Epinephelus analogus
- Conservation status: Least Concern (IUCN 3.1)

Scientific classification
- Kingdom: Animalia
- Phylum: Chordata
- Class: Actinopterygii
- Order: Perciformes
- Suborder: Percoidei
- Family: Epinephelidae
- Genus: Epinephelus
- Species: E. analogus
- Binomial name: Epinephelus analogus Gill, 1863
- Synonyms: Serranus courtadei Bocourt, 1868;

= Epinephelus analogus =

- Authority: Gill, 1863
- Conservation status: LC
- Synonyms: Serranus courtadei Bocourt, 1868

Species of fish

Epinephelus analogus, the spotted grouper, spotted cabrilla or rock bass, is a species of marine ray-finned fish, a grouper from the subfamily Epinephelinae which is part of the family Serranidae, which also includes the anthias and sea basses. It is found in the eastern Pacific Ocean where it is associated with reefs.

==Description==
Epinephelus analogus has a body which has a standard length which is 2.6 to 3.0 times its depth.

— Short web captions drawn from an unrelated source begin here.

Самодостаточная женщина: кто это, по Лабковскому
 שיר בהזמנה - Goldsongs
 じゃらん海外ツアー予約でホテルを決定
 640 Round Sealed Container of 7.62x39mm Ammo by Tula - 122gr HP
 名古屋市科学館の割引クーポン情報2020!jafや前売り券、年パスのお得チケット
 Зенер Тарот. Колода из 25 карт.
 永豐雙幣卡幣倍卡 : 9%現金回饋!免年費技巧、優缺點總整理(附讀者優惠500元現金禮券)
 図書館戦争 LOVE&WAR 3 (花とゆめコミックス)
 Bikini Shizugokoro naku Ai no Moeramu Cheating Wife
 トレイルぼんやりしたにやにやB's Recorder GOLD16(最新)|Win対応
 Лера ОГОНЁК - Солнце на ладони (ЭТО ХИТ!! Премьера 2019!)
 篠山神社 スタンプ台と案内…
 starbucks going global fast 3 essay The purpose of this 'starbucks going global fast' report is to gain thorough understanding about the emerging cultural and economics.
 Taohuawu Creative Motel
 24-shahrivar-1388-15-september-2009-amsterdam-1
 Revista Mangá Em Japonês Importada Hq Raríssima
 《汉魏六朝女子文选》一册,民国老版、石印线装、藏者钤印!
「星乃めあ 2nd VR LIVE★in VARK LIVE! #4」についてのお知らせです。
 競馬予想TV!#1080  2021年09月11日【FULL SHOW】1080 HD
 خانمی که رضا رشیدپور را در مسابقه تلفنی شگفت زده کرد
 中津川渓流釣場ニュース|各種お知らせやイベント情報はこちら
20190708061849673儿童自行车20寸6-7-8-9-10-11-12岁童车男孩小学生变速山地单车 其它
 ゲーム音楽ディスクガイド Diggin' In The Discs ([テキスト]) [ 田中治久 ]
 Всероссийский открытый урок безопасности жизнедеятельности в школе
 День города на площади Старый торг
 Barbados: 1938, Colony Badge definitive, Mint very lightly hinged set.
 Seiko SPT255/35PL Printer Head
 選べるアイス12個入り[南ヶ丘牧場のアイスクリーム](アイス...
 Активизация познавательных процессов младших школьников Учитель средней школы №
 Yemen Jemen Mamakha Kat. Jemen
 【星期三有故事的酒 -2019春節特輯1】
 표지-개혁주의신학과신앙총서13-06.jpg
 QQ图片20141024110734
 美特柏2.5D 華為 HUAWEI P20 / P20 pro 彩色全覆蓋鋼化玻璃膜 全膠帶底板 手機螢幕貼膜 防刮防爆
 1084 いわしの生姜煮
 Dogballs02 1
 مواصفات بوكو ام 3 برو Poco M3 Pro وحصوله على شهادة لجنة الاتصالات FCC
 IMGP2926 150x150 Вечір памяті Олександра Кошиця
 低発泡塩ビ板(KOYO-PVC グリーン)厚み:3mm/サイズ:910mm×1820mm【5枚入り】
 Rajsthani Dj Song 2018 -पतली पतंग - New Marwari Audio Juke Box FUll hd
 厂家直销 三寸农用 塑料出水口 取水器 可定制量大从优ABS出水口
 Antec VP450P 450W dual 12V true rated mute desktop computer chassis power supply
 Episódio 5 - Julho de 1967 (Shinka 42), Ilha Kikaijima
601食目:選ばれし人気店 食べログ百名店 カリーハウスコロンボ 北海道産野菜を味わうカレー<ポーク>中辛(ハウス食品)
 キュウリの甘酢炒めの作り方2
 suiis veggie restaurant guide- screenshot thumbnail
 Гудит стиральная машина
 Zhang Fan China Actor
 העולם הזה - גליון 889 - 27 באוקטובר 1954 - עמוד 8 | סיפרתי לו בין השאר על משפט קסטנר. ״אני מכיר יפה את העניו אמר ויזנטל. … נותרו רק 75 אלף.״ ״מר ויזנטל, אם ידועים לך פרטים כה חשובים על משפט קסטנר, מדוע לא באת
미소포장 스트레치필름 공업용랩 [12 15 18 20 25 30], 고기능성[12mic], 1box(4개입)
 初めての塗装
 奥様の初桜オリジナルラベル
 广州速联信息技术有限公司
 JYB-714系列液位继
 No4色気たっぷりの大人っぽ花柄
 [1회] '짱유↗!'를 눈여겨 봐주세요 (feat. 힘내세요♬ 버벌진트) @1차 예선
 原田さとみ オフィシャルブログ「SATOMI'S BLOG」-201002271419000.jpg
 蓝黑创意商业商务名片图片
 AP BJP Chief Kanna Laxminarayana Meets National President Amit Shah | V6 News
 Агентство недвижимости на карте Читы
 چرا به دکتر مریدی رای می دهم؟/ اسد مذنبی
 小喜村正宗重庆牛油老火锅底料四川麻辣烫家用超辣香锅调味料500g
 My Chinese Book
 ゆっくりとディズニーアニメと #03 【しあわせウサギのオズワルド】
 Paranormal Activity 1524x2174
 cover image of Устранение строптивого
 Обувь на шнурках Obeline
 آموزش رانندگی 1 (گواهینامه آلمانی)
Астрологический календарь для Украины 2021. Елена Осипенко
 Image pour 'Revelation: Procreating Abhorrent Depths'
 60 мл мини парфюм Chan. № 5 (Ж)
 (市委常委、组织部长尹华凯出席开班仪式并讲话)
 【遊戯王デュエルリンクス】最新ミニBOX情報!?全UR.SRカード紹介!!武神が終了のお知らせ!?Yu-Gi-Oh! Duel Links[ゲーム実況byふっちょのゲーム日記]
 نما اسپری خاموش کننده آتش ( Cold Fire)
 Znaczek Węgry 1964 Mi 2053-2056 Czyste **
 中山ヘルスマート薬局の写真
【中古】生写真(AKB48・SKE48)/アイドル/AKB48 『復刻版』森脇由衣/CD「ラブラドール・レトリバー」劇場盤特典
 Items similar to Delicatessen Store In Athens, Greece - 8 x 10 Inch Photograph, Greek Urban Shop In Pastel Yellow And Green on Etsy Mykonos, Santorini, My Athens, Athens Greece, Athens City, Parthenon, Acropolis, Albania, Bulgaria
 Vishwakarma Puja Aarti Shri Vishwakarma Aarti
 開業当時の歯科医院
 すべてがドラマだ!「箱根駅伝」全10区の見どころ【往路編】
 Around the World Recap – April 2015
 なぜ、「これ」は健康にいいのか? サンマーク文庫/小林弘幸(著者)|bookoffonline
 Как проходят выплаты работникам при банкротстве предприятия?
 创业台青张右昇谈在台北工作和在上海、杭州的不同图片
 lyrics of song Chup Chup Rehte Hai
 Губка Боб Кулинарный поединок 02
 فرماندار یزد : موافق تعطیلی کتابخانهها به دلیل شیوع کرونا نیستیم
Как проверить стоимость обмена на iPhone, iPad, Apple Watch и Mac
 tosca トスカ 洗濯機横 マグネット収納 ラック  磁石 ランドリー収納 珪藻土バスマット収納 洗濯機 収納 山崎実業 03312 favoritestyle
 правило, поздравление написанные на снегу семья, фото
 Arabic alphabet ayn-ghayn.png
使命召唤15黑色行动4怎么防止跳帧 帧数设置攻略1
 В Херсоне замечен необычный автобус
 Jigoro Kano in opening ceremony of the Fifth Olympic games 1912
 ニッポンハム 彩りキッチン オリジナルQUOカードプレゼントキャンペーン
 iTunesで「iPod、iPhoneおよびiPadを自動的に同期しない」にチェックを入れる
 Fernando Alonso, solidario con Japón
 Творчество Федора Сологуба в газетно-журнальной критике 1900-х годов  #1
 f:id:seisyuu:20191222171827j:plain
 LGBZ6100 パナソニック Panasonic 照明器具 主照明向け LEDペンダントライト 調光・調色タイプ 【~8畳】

The preopercle has a shallow notch above its angle, the serrations at the angle are slightly enlarged compared to the other serrations on the margin of the bone. The dorsal fin has 10 spines and 16-18 soft rays while the anal fin contains 3 spines and 8 soft rays. The pectoral fins are markedly shorter than the pelvic fins and the caudal fin is rounded. There are 53-69 scales in the lateral line. The overall colour of the head and body are brown to grey, marked with numerous small reddish-brown spots, these are a similar size to the pupil on the body but are smaller on head and fins. There are four broad faint dark bars on upper half of the flanks which rextend on to the dorsal fin. In juveniles the spots are larger than on adults and the dark bars are better defined. This species has a maximum published total length of 114 cm and a maximum published weight of 22.3 kg.

==Distribution==
Epinephelus analogus is found in the Eastern Pacific Ocean. Its range extends from southern California in the United States to northern Peru. It is also found around the islands of Revillagigedos in Mexico, the Galápagos of Ecuador, Malpelo Island in Colombia and Cocos Island of Costa Rica.

==Habitat and biology==
Epinephelus analogus occurs in both rocky reefs and in shallow estuaries at depths down as far as 107 m. It is also found in patch reefs. The juveniles occur tidal pools, estuaries and lagoons. It is a predatory species which feeds largely on crustaceans and fishes found on rocky and sandy substrates. During the winter they move towards the shore where the swarms of the pelagic red crab (Pleuroncodes planipes) provide abundant food.

==Taxonomy==
Epinephelus analogus was first formally described in 1863 by the American ichthyologist Theodore Nicholas Gill (1837-1914) with the type locality given as the western coast of Central America.

==Utilisation==
Epinephelus analogus is a target species for recreational anglers, small-scale artisanal fishers and commercial fisheries in the Gulf of California where it fetches high prices at market. Along the central and southern Mexican Pacific coasts and in Ecuador and Peru this species is also commercially important. Although the IUCN classify this species as being of Least Concern there are concerns about overfishing negatively impacting its populations.